Start of Block

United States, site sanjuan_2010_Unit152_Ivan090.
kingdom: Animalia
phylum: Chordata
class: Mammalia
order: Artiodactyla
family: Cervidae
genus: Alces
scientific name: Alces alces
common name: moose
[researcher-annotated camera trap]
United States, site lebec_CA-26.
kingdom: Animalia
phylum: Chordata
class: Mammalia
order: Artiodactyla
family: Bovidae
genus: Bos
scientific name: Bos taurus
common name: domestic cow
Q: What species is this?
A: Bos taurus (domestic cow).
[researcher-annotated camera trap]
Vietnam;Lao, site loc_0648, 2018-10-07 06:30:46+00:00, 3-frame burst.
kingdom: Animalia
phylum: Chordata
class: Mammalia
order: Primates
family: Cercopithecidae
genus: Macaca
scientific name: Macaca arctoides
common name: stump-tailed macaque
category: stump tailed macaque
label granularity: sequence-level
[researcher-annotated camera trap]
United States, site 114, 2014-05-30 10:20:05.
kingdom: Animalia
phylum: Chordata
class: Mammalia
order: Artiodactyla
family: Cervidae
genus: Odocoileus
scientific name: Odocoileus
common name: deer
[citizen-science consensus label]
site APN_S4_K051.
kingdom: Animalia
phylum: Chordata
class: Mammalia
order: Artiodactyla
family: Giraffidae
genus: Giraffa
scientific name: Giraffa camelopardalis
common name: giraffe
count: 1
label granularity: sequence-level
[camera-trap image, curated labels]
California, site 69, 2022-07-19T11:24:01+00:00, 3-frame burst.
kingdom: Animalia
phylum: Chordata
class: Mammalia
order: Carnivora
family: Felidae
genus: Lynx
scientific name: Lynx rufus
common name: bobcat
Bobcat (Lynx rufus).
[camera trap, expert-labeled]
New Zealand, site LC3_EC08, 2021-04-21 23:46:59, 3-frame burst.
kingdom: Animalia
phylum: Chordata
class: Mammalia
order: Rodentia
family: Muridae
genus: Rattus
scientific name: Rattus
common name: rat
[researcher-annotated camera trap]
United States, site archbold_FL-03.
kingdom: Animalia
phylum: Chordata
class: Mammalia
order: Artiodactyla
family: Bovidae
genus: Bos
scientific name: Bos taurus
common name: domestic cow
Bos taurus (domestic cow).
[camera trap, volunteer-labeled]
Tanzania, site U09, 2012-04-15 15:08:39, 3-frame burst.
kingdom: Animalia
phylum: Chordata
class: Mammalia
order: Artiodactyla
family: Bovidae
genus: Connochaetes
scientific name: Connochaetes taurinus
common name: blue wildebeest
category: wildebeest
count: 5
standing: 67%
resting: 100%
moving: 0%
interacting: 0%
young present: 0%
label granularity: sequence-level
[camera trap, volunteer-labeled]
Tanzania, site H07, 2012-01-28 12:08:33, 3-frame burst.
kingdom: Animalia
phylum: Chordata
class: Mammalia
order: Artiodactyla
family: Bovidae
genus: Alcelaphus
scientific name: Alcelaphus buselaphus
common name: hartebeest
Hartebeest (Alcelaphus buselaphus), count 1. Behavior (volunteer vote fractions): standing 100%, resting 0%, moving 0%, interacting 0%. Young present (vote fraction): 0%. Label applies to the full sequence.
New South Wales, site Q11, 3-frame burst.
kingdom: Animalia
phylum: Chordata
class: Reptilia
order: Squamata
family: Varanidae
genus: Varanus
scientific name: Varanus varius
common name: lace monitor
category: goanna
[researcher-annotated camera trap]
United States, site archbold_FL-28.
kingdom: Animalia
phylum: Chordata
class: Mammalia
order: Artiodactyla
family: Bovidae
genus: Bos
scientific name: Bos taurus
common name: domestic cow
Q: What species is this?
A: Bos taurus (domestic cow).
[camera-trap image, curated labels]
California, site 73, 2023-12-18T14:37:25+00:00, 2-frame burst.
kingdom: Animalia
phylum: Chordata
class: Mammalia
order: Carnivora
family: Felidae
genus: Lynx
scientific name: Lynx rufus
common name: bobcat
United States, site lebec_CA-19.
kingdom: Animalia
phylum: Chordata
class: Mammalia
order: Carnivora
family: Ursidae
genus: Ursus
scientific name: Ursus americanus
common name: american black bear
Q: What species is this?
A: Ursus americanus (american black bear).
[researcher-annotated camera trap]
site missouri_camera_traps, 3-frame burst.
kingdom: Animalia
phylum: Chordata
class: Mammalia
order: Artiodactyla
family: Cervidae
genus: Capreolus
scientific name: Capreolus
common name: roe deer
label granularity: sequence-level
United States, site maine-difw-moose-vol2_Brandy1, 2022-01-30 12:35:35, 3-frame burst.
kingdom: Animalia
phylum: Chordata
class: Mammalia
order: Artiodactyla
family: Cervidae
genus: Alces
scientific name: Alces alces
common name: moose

End of Block

Work order
Every line of data must be returned unchanged.

Response area
United States, site sanjuan_2010_Unit152_Ivan090.
kingdom: Animalia
phylum: Chordata
class: Mammalia
order: Artiodactyla
family: Cervidae
genus: Alces
scientific name: Alces alces
common name: moose
[researcher-annotated camera trap]
United States, site lebec_CA-26.
kingdom: Animalia
phylum: Chordata
class: Mammalia
order: Artiodactyla
family: Bovidae
genus: Bos
scientific name: Bos taurus
common name: domestic cow
Q: What species is this?
A: Bos taurus (domestic cow).
[researcher-annotated camera trap]
Vietnam;Lao, site loc_0648, 2018-10-07 06:30:46+00:00, 3-frame burst.
kingdom: Animalia
phylum: Chordata
class: Mammalia
order: Primates
family: Cercopithecidae
genus: Macaca
scientific name: Macaca arctoides
common name: stump-tailed macaque
category: stump tailed macaque
label granularity: sequence-level
[researcher-annotated camera trap]
United States, site 114, 2014-05-30 10:20:05.
kingdom: Animalia
phylum: Chordata
class: Mammalia
order: Artiodactyla
family: Cervidae
genus: Odocoileus
scientific name: Odocoileus
common name: deer
[citizen-science consensus label]
site APN_S4_K051.
kingdom: Animalia
phylum: Chordata
class: Mammalia
order: Artiodactyla
family: Giraffidae
genus: Giraffa
scientific name: Giraffa camelopardalis
common name: giraffe
count: 1
label granularity: sequence-level
[camera-trap image, curated labels]
California, site 69, 2022-07-19T11:24:01+00:00, 3-frame burst.
kingdom: Animalia
phylum: Chordata
class: Mammalia
order: Carnivora
family: Felidae
genus: Lynx
scientific name: Lynx rufus
common name: bobcat
Bobcat (Lynx rufus).
[camera trap, expert-labeled]
New Zealand, site LC3_EC08, 2021-04-21 23:46:59, 3-frame burst.
kingdom: Animalia
phylum: Chordata
class: Mammalia
order: Rodentia
family: Muridae
genus: Rattus
scientific name: Rattus
common name: rat
[researcher-annotated camera trap]
United States, site archbold_FL-03.
kingdom: Animalia
phylum: Chordata
class: Mammalia
order: Artiodactyla
family: Bovidae
genus: Bos
scientific name: Bos taurus
common name: domestic cow
Bos taurus (domestic cow).
[camera trap, volunteer-labeled]
Tanzania, site U09, 2012-04-15 15:08:39, 3-frame burst.
kingdom: Animalia
phylum: Chordata
class: Mammalia
order: Artiodactyla
family: Bovidae
genus: Connochaetes
scientific name: Connochaetes taurinus
common name: blue wildebeest
category: wildebeest
count: 5
standing: 67%
resting: 100%
moving: 0%
interacting: 0%
young present: 0%
label granularity: sequence-level
[camera trap, volunteer-labeled]
Tanzania, site H07, 2012-01-28 12:08:33, 3-frame burst.
kingdom: Animalia
phylum: Chordata
class: Mammalia
order: Artiodactyla
family: Bovidae
genus: Alcelaphus
scientific name: Alcelaphus buselaphus
common name: hartebeest
Hartebeest (Alcelaphus buselaphus), count 1. Behavior (volunteer vote fractions): standing 100%, resting 0%, moving 0%, interacting 0%. Young present (vote fraction): 0%. Label applies to the full sequence.
New South Wales, site Q11, 3-frame burst.
kingdom: Animalia
phylum: Chordata
class: Reptilia
order: Squamata
family: Varanidae
genus: Varanus
scientific name: Varanus varius
common name: lace monitor
category: goanna
[researcher-annotated camera trap]
United States, site archbold_FL-28.
kingdom: Animalia
phylum: Chordata
class: Mammalia
order: Artiodactyla
family: Bovidae
genus: Bos
scientific name: Bos taurus
common name: domestic cow
Q: What species is this?
A: Bos taurus (domestic cow).
[camera-trap image, curated labels]
California, site 73, 2023-12-18T14:37:25+00:00, 2-frame burst.
kingdom: Animalia
phylum: Chordata
class: Mammalia
order: Carnivora
family: Felidae
genus: Lynx
scientific name: Lynx rufus
common name: bobcat
United States, site lebec_CA-19.
kingdom: Animalia
phylum: Chordata
class: Mammalia
order: Carnivora
family: Ursidae
genus: Ursus
scientific name: Ursus americanus
common name: american black bear
Q: What species is this?
A: Ursus americanus (american black bear).
[researcher-annotated camera trap]
site missouri_camera_traps, 3-frame burst.
kingdom: Animalia
phylum: Chordata
class: Mammalia
order: Artiodactyla
family: Cervidae
genus: Capreolus
scientific name: Capreolus
common name: roe deer
label granularity: sequence-level
United States, site maine-difw-moose-vol2_Brandy1, 2022-01-30 12:35:35, 3-frame burst.
kingdom: Animalia
phylum: Chordata
class: Mammalia
order: Artiodactyla
family: Cervidae
genus: Alces
scientific name: Alces alces
common name: moose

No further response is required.